All entries are to be copied verbatim, while the pictures stay out.

§

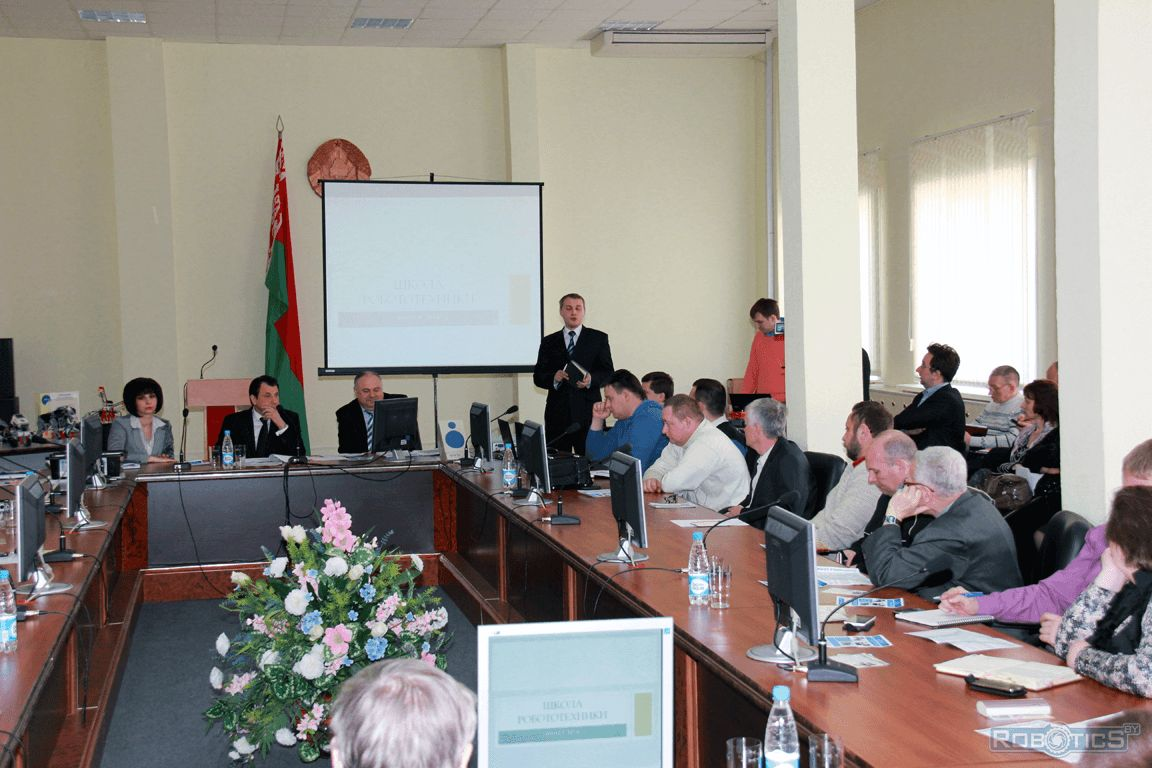 Igor Belevich present a report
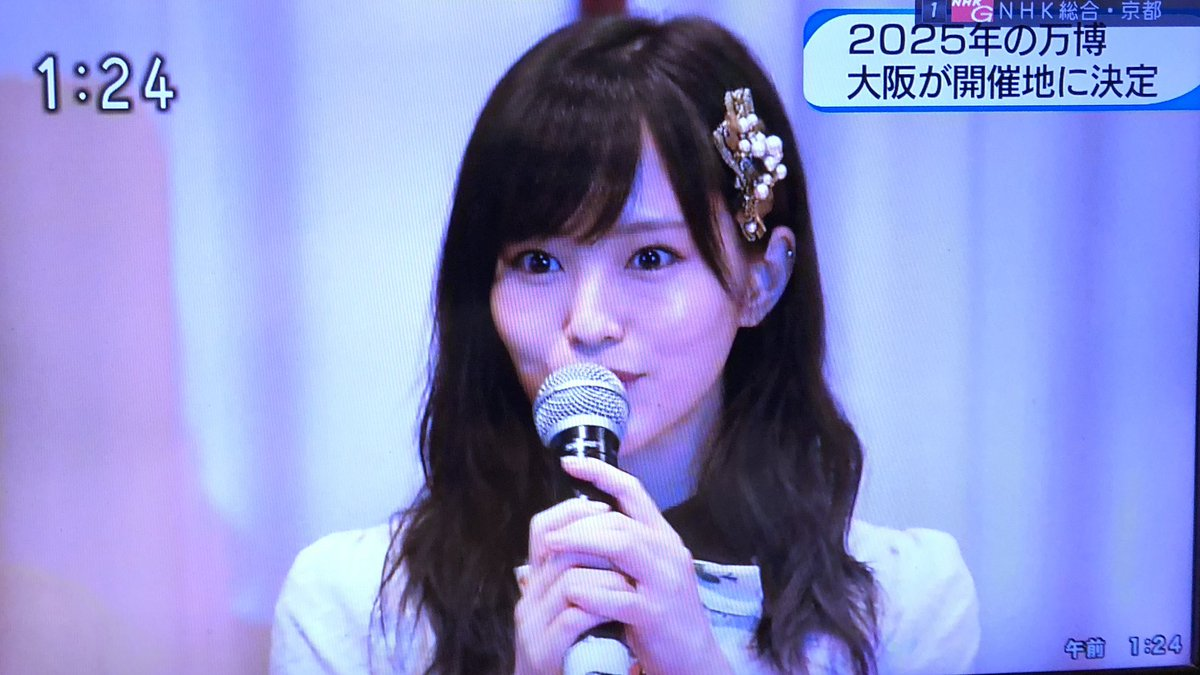 【速報】大阪万博決定でNHKのニュースにNMB48キタ ━━━━(゚∀゚)━━━━!!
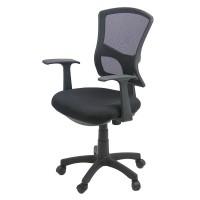 Scaun ergonomic de birou, suporta maxim 100 kg, material mesh, negru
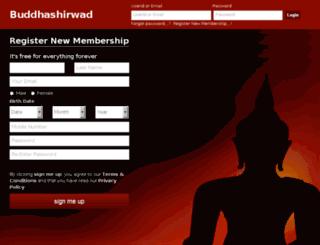 buddhashirwad.com screenshot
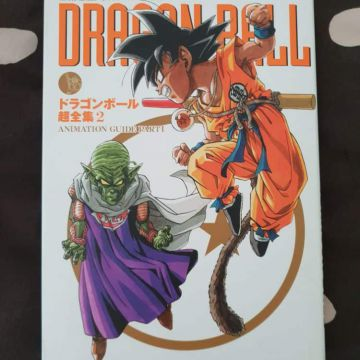 Artbook Dragon Ball Chôzenshû Vol.2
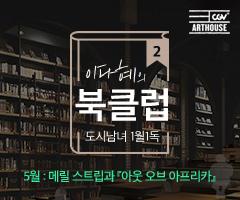 아트하우스+5월_이다혜의 북클럽 이벤트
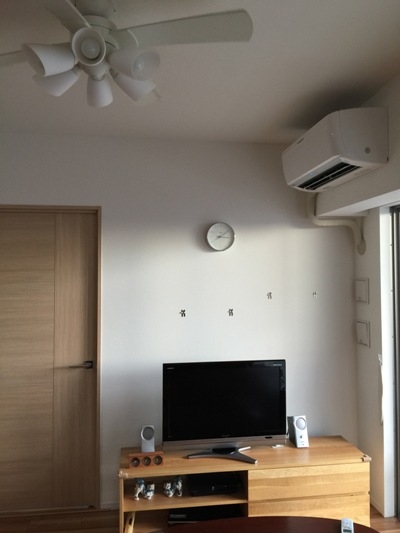 aircon-after.jpg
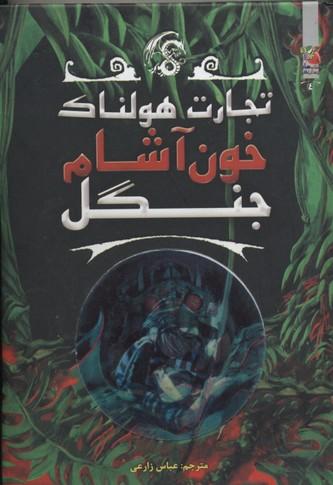 تجارت-هولناك(4)خون-آشام-جنگل
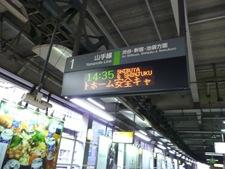Subway 9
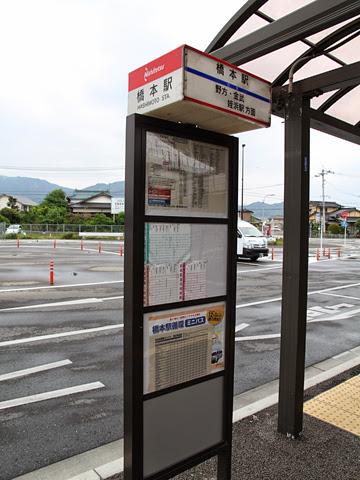 橋本駅 バス停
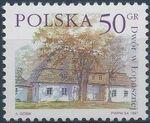 Poland 1997 Polish Manor Houses (1st Group) a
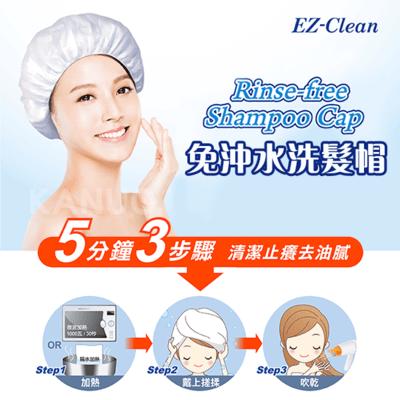 【天群】免沖水 洗髮帽/洗頭帽 EZ-Clean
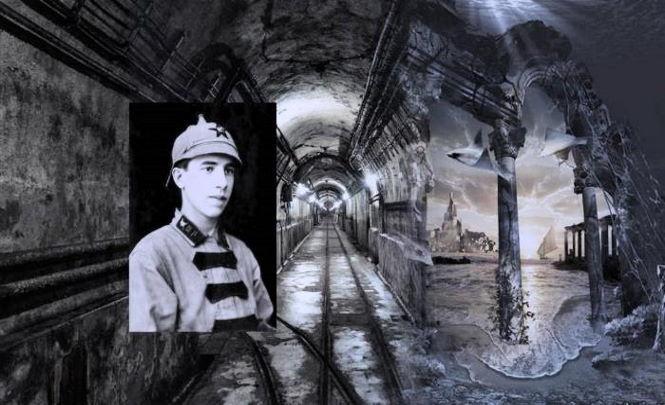 118216 Тайна Атлантиды в загадочном нацистском бункере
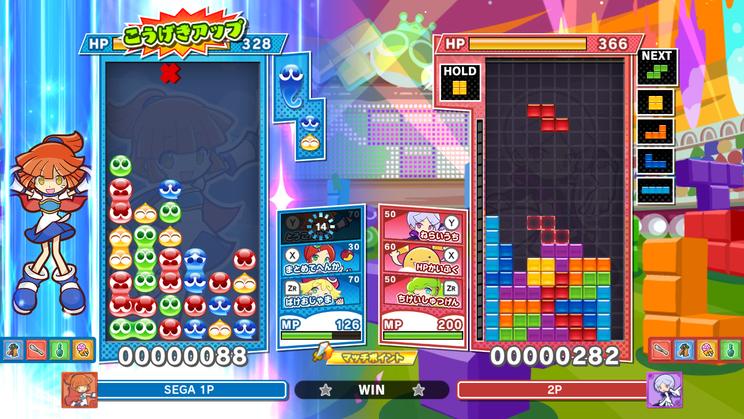 『ぷよぷよ™テトリス®2』(PS5™/PS4™/Nintendo Switch™/Xbox Series X S/Xbox One/PC(Steam))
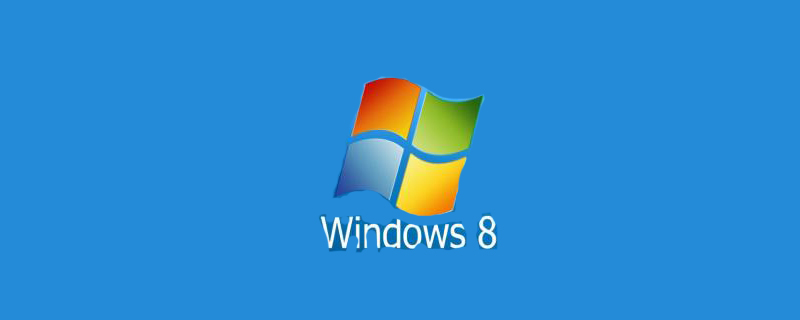 windows8.1激活密钥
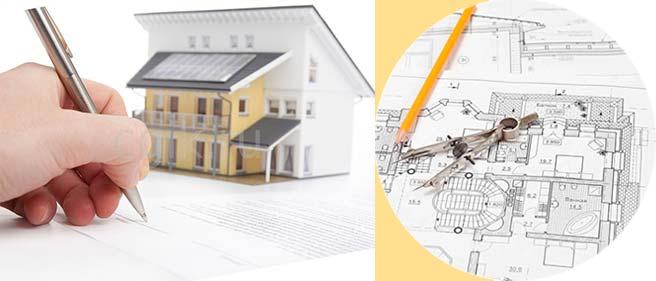 Заявление, дом и техплан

§

** COMPLETED EXERCISE **
 Igor Belevich present a report
 【速報】大阪万博決定でNHKのニュースにNMB48キタ ━━━━(゚∀゚)━━━━!!
 Scaun ergonomic de birou, suporta maxim 100 kg, material mesh, negru
 buddhashirwad.com screenshot
 Artbook Dragon Ball Chôzenshû Vol.2
 아트하우스+5월_이다혜의 북클럽 이벤트
 aircon-after.jpg
 تجارت-هولناك(4)خون-آشام-جنگل
Subway 9
 橋本駅 バス停
 Poland 1997 Polish Manor Houses (1st Group) a
 【天群】免沖水 洗髮帽/洗頭帽 EZ-Clean
 118216 Тайна Атлантиды в загадочном нацистском бункере
 『ぷよぷよ™テトリス®2』(PS5™/PS4™/Nintendo Switch™/Xbox Series X S/Xbox One/PC(Steam))
 windows8.1激活密钥
 Заявление, дом и техплан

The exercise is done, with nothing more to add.